Photobiomodulation at Different Wavelengths Boosts Mitochondrial Redox Metabolism and Hemoglobin Oxygenation: Lasers vs. Light-Emitting Diodes In Vivo

Our group previously examined 8 min photobiomodulation (PBM) by 1064 nm laser on the human forearm in vivo to determine its significant effects on vascular hemodynamics and cytochrome c oxidase redox activity. Since PBM uses a wide array of wavelengths, in this paper, we investigated (i) whether different wavelengths of lasers induced different PBM effects, and (ii) if a light-emitting diode (LED) at a similar wavelength to a laser could induce similar PBM effects. A broadband near-infrared spectroscopy (bbNIRS) system was utilized to assess concentration changes in oxygenated hemoglobin (Δ[HbO]) and oxidized cytochrome c oxidase (Δ[oxCCO]) during and after PBM with lasers at 800 nm, 850 nm, and 1064 nm, as well as a LED at 810 nm.

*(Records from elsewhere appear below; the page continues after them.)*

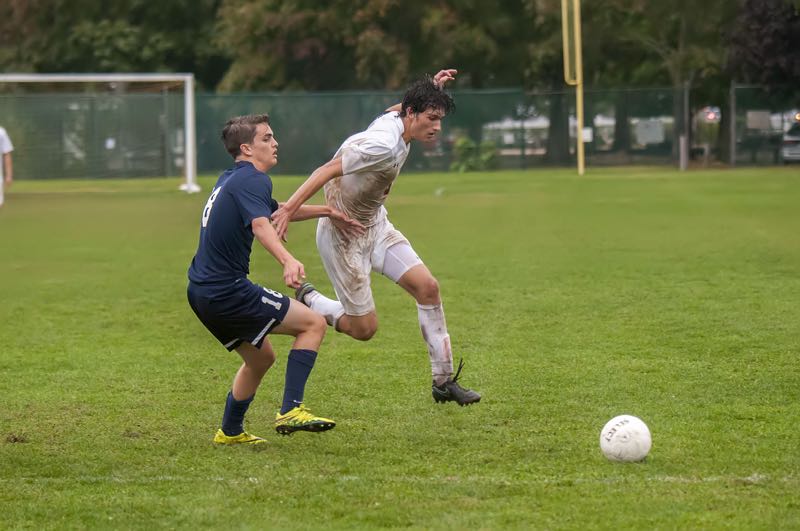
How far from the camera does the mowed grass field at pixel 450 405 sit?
5449 mm

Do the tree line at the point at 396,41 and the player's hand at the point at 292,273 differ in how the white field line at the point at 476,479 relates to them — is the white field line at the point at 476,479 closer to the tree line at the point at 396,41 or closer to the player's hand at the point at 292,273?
the player's hand at the point at 292,273

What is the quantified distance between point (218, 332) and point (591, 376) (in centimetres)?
287

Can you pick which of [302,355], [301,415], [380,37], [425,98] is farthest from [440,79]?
[380,37]

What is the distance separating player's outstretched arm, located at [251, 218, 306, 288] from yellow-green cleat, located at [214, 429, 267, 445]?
946 millimetres

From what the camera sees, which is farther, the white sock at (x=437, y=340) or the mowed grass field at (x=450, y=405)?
the white sock at (x=437, y=340)

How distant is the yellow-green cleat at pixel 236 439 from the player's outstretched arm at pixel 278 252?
0.95 meters

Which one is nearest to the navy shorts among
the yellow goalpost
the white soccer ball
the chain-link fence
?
the white soccer ball

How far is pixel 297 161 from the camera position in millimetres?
40281

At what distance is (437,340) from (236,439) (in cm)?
145

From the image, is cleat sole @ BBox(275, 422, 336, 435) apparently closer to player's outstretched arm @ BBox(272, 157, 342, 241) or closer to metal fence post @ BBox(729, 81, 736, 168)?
player's outstretched arm @ BBox(272, 157, 342, 241)

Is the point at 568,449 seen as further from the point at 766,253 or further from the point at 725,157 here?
the point at 725,157

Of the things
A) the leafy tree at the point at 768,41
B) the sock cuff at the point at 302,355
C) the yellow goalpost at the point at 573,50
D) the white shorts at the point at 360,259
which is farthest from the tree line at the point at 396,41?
the sock cuff at the point at 302,355

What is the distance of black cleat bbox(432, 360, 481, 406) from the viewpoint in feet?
24.1

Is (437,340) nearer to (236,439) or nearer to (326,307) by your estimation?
(326,307)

Two groups of 10 healthy participants were measured before, during, and after active and sham PBM on their forearms. All results were tested for significance using repeated measures ANOVA. Our results showed that (i) lasers at all three wavelengths enabled significant increases in Δ[HbO] and Δ[oxCCO] of the human forearm while the 1064 nm laser sustained the increases longer, and that (ii) the 810-nm LED with a moderate irradiance (≈135 mW/cm2) induced measurable and significant rises in Δ[HbO] and Δ[oxCCO] with respect to the sham stimulation on the human forearm.